Wed, 27 Aug 2008

Achmad Syafriel, Analyst

Crude palm oil (CPO) price movements have been nothing short of a roller-coaster ride. From a mid-June 2006 price of around US$400 per ton, it shot up 350 percent to $1,400 per ton in Rotterdam before plunging 37 percent to the current level.

The million dollar question is: Where are CPO prices headed.

In the U.S., Federal Reserve Chairman Bernanke signaled last week that the central bank expects the commodity rally to ease. Hence, the Fed is keeping its target for interest rates "relatively low" because of "expectation that the prices of oil and other commodities would ultimately stabilize, in part as a result of slowing global growth," Bernanke was quoted as saying on Aug. 22 at the Kansas City Fed annual conference in Jackson Hole, Wyoming.

If this were to occur, it would do wonders for the Indonesian economy, bringing an end to what many earlier thought was an era of stagflation, marked by exorbitant oil and food prices amid an economic slowdown.

If oil prices were to reach $200 per barrel, for example, skyrocketing commodity prices could potentially damage the government's budget deficit, and create a fragile political condition, particularly in a period leading up to the 2009 elections.

When oil prices reached nearly $150 per barrel, people around the world, including many Indonesians, were already complaining about expensive food prices as many commodities, including corn and CPO, had by then started being utilized as biofuels.

The Food and Agriculture Organization (FAO) even stated that a food crisis was unfolding globally, and estimated that the surging food prices may have added 50 million people to the starving population.

Indonesia should count its blessings that commodity prices have reversed and that the prediction has was incorrect.

On the Jakarta stock market, based on our calculation, investors, whether rightly or wrongly, are already pricing in CPO at $700 per ton for 2009 to value Indonesian CPO counters like Astra Agro, London Sumatra and Bakrie Sumatra Plantations.

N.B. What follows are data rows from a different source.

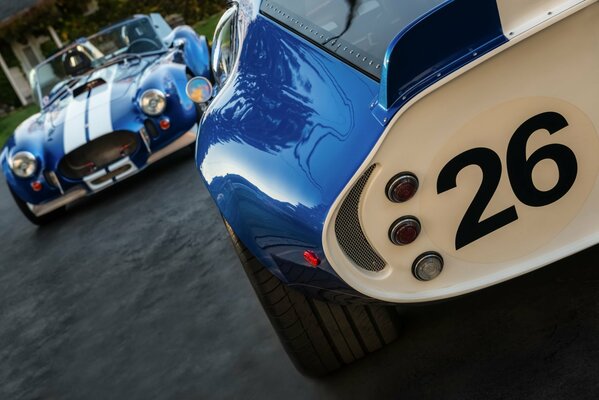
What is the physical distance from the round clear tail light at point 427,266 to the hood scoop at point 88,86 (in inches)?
202

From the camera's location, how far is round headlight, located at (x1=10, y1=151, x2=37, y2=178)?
223 inches

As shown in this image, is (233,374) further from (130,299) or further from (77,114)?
(77,114)

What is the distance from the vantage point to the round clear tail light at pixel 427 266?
1.81 meters

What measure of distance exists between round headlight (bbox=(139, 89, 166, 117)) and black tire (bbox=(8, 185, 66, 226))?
1340 millimetres

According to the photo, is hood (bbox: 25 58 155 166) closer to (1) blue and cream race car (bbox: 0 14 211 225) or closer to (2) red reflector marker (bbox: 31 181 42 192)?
(1) blue and cream race car (bbox: 0 14 211 225)

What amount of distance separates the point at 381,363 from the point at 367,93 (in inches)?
40.1

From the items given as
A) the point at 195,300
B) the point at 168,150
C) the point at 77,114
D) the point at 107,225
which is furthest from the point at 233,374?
the point at 77,114

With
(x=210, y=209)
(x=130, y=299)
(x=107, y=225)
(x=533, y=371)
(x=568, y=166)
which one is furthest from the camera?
(x=107, y=225)

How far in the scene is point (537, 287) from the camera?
244cm

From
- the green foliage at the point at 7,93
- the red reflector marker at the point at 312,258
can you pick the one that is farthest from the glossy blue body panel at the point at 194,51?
the green foliage at the point at 7,93

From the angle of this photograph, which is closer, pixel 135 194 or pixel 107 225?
pixel 107 225

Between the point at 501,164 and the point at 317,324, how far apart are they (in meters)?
0.88

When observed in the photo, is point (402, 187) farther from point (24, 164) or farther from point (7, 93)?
point (7, 93)

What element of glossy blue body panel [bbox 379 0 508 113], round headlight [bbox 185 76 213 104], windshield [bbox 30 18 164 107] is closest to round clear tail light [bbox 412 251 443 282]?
glossy blue body panel [bbox 379 0 508 113]
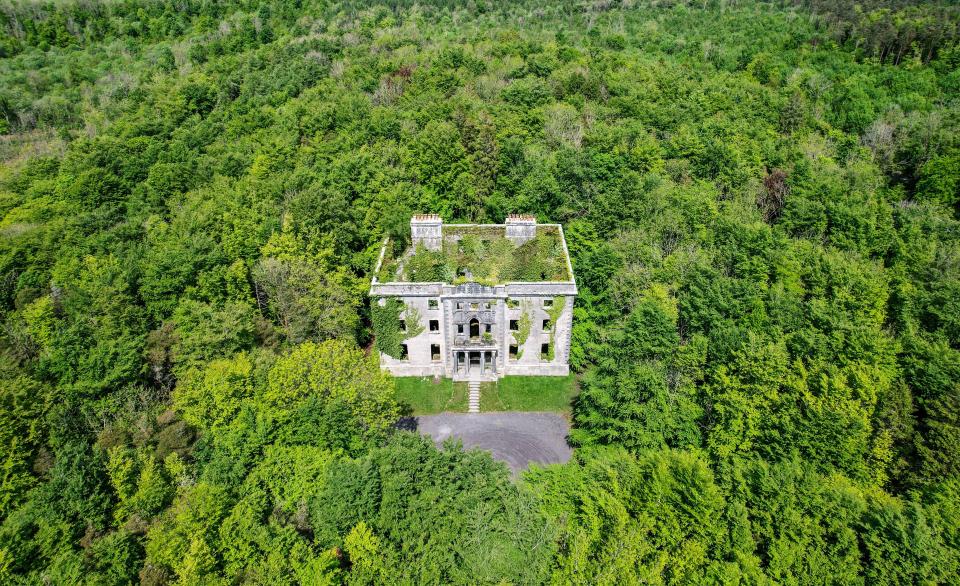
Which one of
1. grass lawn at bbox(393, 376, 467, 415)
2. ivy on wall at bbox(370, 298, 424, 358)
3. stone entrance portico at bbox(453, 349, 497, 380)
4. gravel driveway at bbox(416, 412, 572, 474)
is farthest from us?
stone entrance portico at bbox(453, 349, 497, 380)

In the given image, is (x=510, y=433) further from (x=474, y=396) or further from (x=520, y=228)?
(x=520, y=228)

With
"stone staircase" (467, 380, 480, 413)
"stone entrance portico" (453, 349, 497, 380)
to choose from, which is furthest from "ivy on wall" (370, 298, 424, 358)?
"stone staircase" (467, 380, 480, 413)

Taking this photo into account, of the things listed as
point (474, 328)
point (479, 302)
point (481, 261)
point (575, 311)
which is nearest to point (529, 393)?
point (474, 328)

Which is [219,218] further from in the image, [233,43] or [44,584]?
[233,43]

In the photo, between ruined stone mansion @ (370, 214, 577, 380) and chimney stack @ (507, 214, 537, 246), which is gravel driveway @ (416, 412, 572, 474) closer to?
ruined stone mansion @ (370, 214, 577, 380)

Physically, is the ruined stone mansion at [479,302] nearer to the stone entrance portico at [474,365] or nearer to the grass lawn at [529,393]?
the stone entrance portico at [474,365]
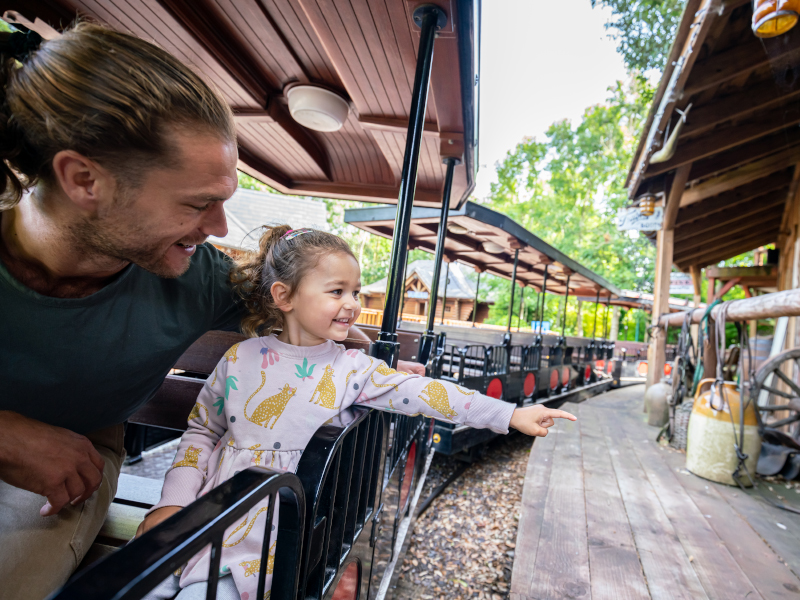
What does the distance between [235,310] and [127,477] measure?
37.5 inches

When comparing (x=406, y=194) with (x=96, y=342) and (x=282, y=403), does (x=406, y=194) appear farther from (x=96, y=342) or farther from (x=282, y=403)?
(x=96, y=342)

This, however, is not far off from the current three-month CPO forward price of $768 per ton.

If commodity prices could stay down, inflation will come off allowing for interest rates to come down in the second quarter of 2009. This would be good for sentiment on the stock market in general, although commodity-related counters could underperform.

However, over the longer-run, we believe massive population growth will continue to plague food sufficiency. The world's population has grown at a rate of 1.2 percent over the last 10 years.

On the other hand, land availability for agriculture and plantations is diminishing every year. According to FAO, agriculture areas are declining by five to 10 square meters per hectare every year due to many factors.

More areas are being converted into houses or industries. Even though land availability is still abundant in Central Asia and Africa, the cost to build such areas for plantations is expensive. Fertilizers have become more expensive as the prices of raw materials, including natural gas, are also increasing.

To paint a bleaker picture of the connection between population growth and food availability, the U.S. Census Bureau International Database Division estimated based on its current growth trajectory that the world's population will reach nearly nine billion people in 2042.

In line with this situation, FAO estimates that the world's food supply will double in the same period.

In addition, as global climate changes are happening around the world, agriculture production will be affected. According to Indonesian oil palm plantation companies, it is becoming more difficult nowadays to make weather predictions needed for drawing up plans on planting and harvesting.

Taking the weather into account is crucial in making decisions on when to plant seeds, when to apply fertilizer and in what volume and estimating harvest time. In summary, climate change will have a more uncertain effect on food production as it is generally accepted that population growth increase or at least maintain food demand.

Therefore, it is imperative for countries around the world to make every effort to control their respective rates of population growth, place restrictions on the conversion of agriculture areas into houses/industries and continue to develop the agriculture sector by increasing planting and implementing better technology to increase productivity.

If not, the era of cheap food prices will not be revisited and we will continue to see record breaking soft commodity prices.